Piquer la paille, l'amener dans le box. Piquer la paille, l'amener dans le box. Piquer la paille...

La jeune femme était concentrée sur sa tâche à l'intérieur de l'écurie et profitait de l'air frais du dehors. Pour une fois, il faisait beau et il ne pleuvait pas. C'était devenu rare depuis quelques jours. Le mois de Quellë avait débuté et déjà l'air s'était rafraîchi, annonçant l'hiver dans huit semaines. En deux semaines, depuis son arrivée, le sol s'était jonché de feuilles mortes, oranges, jaunes, rouges ou marrons.

La jeune femme travaillait chez Alrad et Eryn depuis deux semaines. La cohabitation était facile à vivre et elle ne souffrait pas de leur présence et ils ne semblaient pas être indisposés par la sienne. Elle ne les voyait pas énormément. Elle mangeait toujours seule dans sa chambre et sortait toute la journée pour effectuer les tâches que lui attribuait Alrad. De toute la famille c'était lui qu'elle voyait le plus. Elle travaillait parfois avec lui pour l'aider ou elle effectuait des tâches seule de son côté.

Elle ne parlait pas non plus avec l'homme de main d'Alrad. Elle l'avait juste aperçu de loin. Il arrivait le matin et repartait le soir. La jeune femme savait simplement qu'il n'habitait pas loin d'ici. Elle croisait rarement Eryn sauf quand cette dernière lui demandait de l'aide pour une tâche comme la cuisine ou le linge.

Sa première impression sur cette femme s'était avérée juste. Elle était affable, d'une générosité et d'une bienveillance sans commune mesure. Elle lui rappelait toujours Dame Celebrian et elle préférait l'éviter pour le moment. Elle avait déjà bien assez de ses rêves qui la tourmentaient pendant son sommeil.

Toutes les personnes qui comptaient pour elle revenaient la hanter dès qu'elle fermait les yeux et la plupart du temps elle se réveillait le matin, les larmes aux yeux et une boule au ventre. La jeune femme était rongée par l'absence de tous ceux qu'elle aimait mais refusait de l'affronter par peur de trop souffrir et repoussait dans son esprit toute pensée susceptible de rouvrir des blessures encore faiblement cicatrisées, ne tenant qu'à un fil et ne demandant qu'à s'exprimer.

Heureusement le nombre de tâches qu'elle avait à effectuer dans la journée lui permettaient de se concentrer entièrement dessus et de simplement profiter de l'air pur du dehors. Alrad lui avait bien proposée d'en faire moins mais la jeune femme l'avait rassuré en lui assurant que cela lui allait très bien et qu'elle était très heureuse de pouvoir se rendre utile.

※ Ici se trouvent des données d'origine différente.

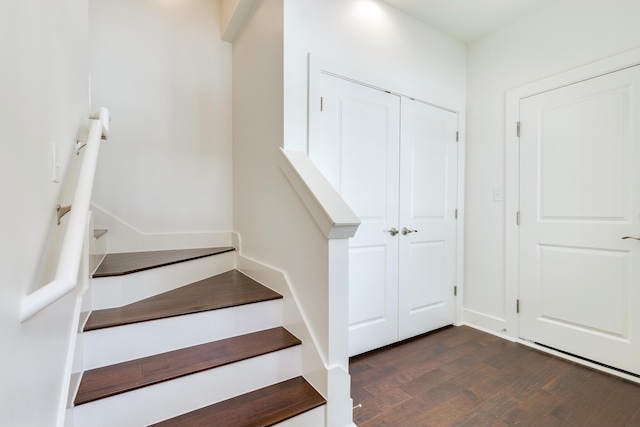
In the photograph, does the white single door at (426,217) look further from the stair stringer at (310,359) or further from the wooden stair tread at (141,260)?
the wooden stair tread at (141,260)

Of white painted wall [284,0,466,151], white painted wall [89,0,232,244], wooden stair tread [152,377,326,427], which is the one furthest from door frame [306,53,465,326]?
wooden stair tread [152,377,326,427]

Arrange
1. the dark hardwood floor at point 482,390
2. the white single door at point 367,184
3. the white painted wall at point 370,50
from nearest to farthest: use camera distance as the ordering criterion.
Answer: the dark hardwood floor at point 482,390
the white painted wall at point 370,50
the white single door at point 367,184

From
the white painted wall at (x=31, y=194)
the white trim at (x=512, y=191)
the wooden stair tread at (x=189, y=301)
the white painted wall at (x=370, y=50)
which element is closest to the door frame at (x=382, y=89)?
the white painted wall at (x=370, y=50)

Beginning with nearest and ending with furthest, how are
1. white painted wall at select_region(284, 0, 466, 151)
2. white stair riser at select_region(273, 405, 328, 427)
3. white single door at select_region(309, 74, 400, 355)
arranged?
white stair riser at select_region(273, 405, 328, 427) < white painted wall at select_region(284, 0, 466, 151) < white single door at select_region(309, 74, 400, 355)

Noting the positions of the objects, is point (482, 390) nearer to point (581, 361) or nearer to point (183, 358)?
point (581, 361)

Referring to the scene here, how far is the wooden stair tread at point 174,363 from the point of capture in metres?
1.20

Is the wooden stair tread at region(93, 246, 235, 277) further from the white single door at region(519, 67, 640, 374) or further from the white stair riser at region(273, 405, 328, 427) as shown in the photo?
the white single door at region(519, 67, 640, 374)

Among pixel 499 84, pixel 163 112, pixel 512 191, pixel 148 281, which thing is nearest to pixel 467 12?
pixel 499 84

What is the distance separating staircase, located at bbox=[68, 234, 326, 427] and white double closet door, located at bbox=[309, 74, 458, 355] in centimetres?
77

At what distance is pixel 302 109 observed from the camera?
73.9 inches

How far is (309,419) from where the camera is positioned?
1.37 meters

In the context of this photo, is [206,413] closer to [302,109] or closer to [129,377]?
[129,377]

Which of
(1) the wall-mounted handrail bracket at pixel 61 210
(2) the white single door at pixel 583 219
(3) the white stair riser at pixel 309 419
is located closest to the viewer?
(1) the wall-mounted handrail bracket at pixel 61 210

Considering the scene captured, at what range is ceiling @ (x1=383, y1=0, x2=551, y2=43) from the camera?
2.31 meters
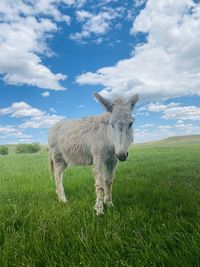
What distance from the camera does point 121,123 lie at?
20.8 ft

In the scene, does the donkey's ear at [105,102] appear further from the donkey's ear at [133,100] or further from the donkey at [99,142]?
the donkey's ear at [133,100]

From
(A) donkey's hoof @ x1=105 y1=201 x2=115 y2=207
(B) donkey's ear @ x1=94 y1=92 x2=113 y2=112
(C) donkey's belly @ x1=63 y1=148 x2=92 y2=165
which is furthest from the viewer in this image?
(C) donkey's belly @ x1=63 y1=148 x2=92 y2=165

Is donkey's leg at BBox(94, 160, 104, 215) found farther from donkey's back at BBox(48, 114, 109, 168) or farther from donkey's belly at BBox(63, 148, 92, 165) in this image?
donkey's belly at BBox(63, 148, 92, 165)

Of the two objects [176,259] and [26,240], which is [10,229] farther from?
[176,259]

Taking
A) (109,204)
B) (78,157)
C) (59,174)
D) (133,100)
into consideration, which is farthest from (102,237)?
(59,174)

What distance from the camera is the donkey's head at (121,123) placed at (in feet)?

Comme elle l'avait supposé, reprendre le travail de la terre ne lui posait pas de problème et les muscles acquis durant les entrainements avec Glorfindel lui permettaient de faire certaines choses plus physiques qu'elle ne pouvait pas effectuer plus jeune.

Dans l'écurie pour changer la paille du box du cheval d'Alrad et du sien, la jeune femme chantait doucement un poème elfique qu'elle affectionnait particulièrement car il avait été l'un des premiers qu'elle avait appris. Chanter en elfique ne la dérangeait plus.

Elle ne voulait plus parler des Elfes et de son passé en général mais elle ne pouvait pas oublier tout le savoir qu'elle avait intégré en elle. Il faisait partie d'elle maintenant. Elle avait bien essayé de ne pas penser en elfique mais cela lui venait naturellement et la jeune femme mélangeait désormais les deux langues sans plus chercher à se brider.

Passant d'une montagne de paille en fond d'écurie, la paille propre dans le box des chevaux, elle chantait avec entrain et émotions :

Du rivage,

Sous le clair de lune scintillant,

Sur le sommet du Taniquetil,

Il voit un navire.

Le navire brillait, plus brillant que le royaume des étoiles.

Et maintenant qu'il part,

Qui entendra le vent rugissant sous la lune déclinante ?

Qui entendra les rochers grogner sous le clair de lune tombant ?

La mer résonne d'embruns.

Il entend les rochers blancs grogner, de blancs rochers acérés.

Sur ces rochers,

Des vagues vertes, humides, où les ténèbres s'étendent.

Et maintenant qu'il part,

Qui verra la mer se couvrant d'écume ?

Qui verra l'écume flottant sous le vent ?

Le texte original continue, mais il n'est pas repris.